Cuentan que un hombre que amaba las montañas, se estuvo preparando toda la vida para subir a la cima del Aconcagua. Cuando sintió que ya estaba listo, comenzó la expedición, pero quiso hacerla solo.
Comenzó a subir y a subir y el cielo se oscureció. Pero él deseaba llegar a la cima y siguió subiendo, sin descansar ni preparar ningún campamento base.
El sol se ocultó y el cielo se oscureció. No se veían ni estrellas, porque el cielo estaba cubierto de nubes. Así que en un momento dado, el montañero se escurrió y cayó por un precipicio.
El hombre cayó a gran velocidad y pensó que moriría. Por su mente comenzaron a pasar decenas de imágenes de todo lo que había vivido hasta el momento. Pero justo cuando ya llevaba un buen tramo cayendo en el vacío, un fuerte golpe le frenó en seco. Como montañero experimentado, había asegurado su ascenso con una cuerda y ahora esta le sostenía en el vacío.

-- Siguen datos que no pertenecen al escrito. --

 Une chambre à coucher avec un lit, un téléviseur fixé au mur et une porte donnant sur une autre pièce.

La difícil decisión del montañero
Con un pequeño hilo de voz, y las manos congeladas por el frío, gritó:
– ¡Dios, ayúdame!
El hombre estaba rodeado por una intensa oscuridad y no podía ver lo que tenía alrededor. Para su gran sorpresa, una profunda voz le respondió:
– ¿De verdad crees en Mí? ¿Piensas que puedo ayudarte?

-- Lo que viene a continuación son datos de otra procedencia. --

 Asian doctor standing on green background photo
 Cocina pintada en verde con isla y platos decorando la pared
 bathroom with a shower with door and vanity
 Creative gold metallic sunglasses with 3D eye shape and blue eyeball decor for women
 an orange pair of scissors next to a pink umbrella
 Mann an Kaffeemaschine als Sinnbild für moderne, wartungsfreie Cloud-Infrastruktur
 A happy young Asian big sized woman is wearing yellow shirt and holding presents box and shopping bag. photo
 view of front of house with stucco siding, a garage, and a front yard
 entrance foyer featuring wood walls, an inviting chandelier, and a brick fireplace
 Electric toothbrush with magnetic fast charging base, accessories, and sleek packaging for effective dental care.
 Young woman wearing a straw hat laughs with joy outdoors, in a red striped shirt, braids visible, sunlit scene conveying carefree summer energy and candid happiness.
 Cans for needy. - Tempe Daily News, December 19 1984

– ¿Eres Dios? ¡Claro que sí! ¡Ayúdame! ¡Confío en Ti!
– Entonces, corta la cuerda que te sostiene.
El hombre se quedó petrificado, en silencio, sin saber qué hacer….
Al día siguiente, con los primeros rayos de sol, unos montañistas descubrieron el cuerpo sin vida de aquel montañero, con las manos congeladas y aferradas con fuerza a una cuerda que le sostenía en vilo a menos de dos metros del suelo.